Gli esercizi commerciali (bar, ristoranti, pizzerie, panetterie) della città di Gela sono in grado di far fronte al divieto di utilizzo dell’acqua per l’uso alimentare diretto  per il superamento di alcuni valori-soglia come quella dei Triolometani?

Basta l’utilizzo di filtri per risolvere il problema? Se lo chiedono in tanti in questo momento. La paura di prendere un caffè al bar o mangiare la pizza, o comperare il è molto diffusa da ieri.
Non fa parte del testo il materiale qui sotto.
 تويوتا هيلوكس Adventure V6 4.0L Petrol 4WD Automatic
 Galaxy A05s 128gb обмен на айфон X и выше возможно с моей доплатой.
E a farne le spese sono sicuramente, oltre ai cittadini per il gran disagio di ricorrere ancora una volta all’acqua comperata nei supermercati per lavarsi anche i denti, anche i titolari delle utenze rivolte al pubblico.
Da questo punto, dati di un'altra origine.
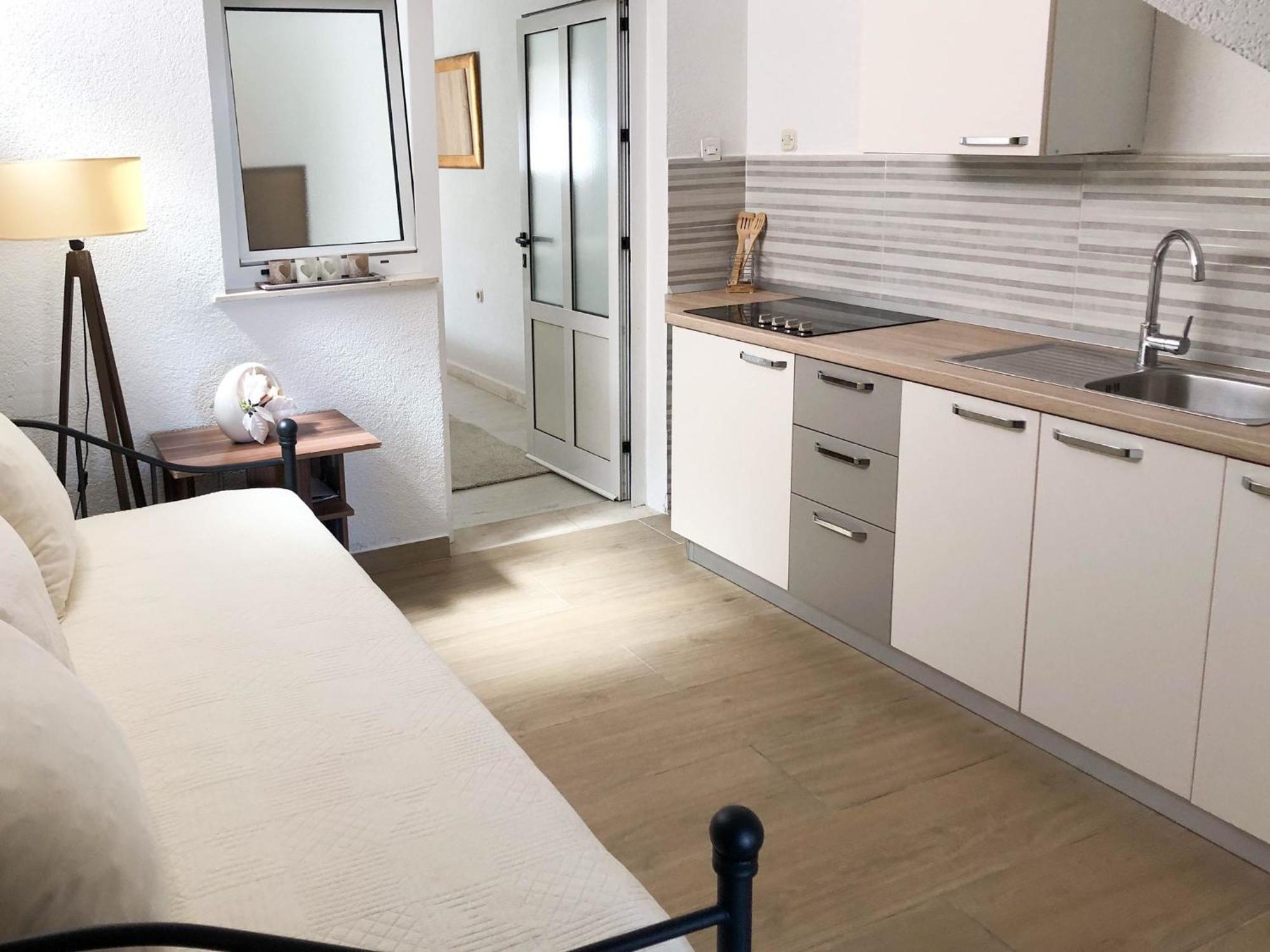 Holiday Apartment 2 Оребич Екстер'єр фото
Il commissario Rosario Arena, che ieri ha emanato l’ordinanza di divieto di utilizzo ai fini potabili dell’acqua che esce dai nostri rubinetti ha invitato Caltaqua a risolvere il problema ed è stata chiesta la fornitura di acqua potabile per il Comune, l’ospedale, la Rsa di Caposoprano, Clinica Santa Barbara, strutture sanitarie pubbliche e private, forze dell’ordine, tribunale e scuole. Sospeso per oggi il servizio di refezione scolastica.

Caltaqua intanto ha comunicato di provvedere immediatamente a eseguire altre campionamenti.
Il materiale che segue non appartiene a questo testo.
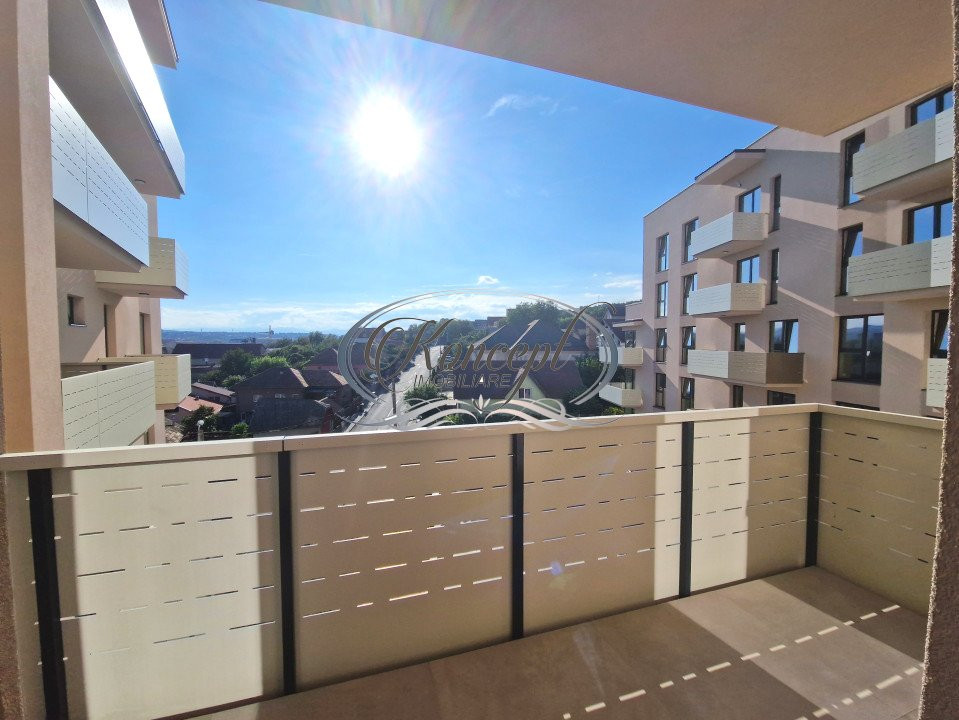 Apartament in imobil premium cu garaj subteran
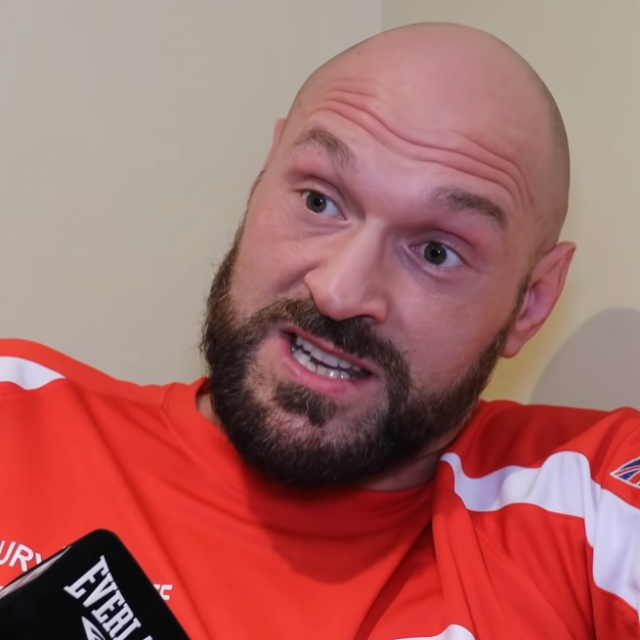 Tyson Fury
l trialometano è un composto nel quale tre atomi di idrogeno della molecola di metano sono sostituiti con atomi di uno o più alogeni. I trialometani sono comunemente utilizzati come solventi in chimica organica. Vengono utilizzati anche come fluidi refrigeranti, in sostituzione ai clorofluorocarburi.

Sono piuttosto noti per causare effetti pericolosi sul corpo umano, può capitare di ingerirli sia in acqua potabile ma anche per inalazione durante il bagno in acqua che è stata trattata con il cloro.

Si sospetta che possano creare danni al fegato, reni e al sistema nervoso centrale. Sono inoltre considerati cancerogeni.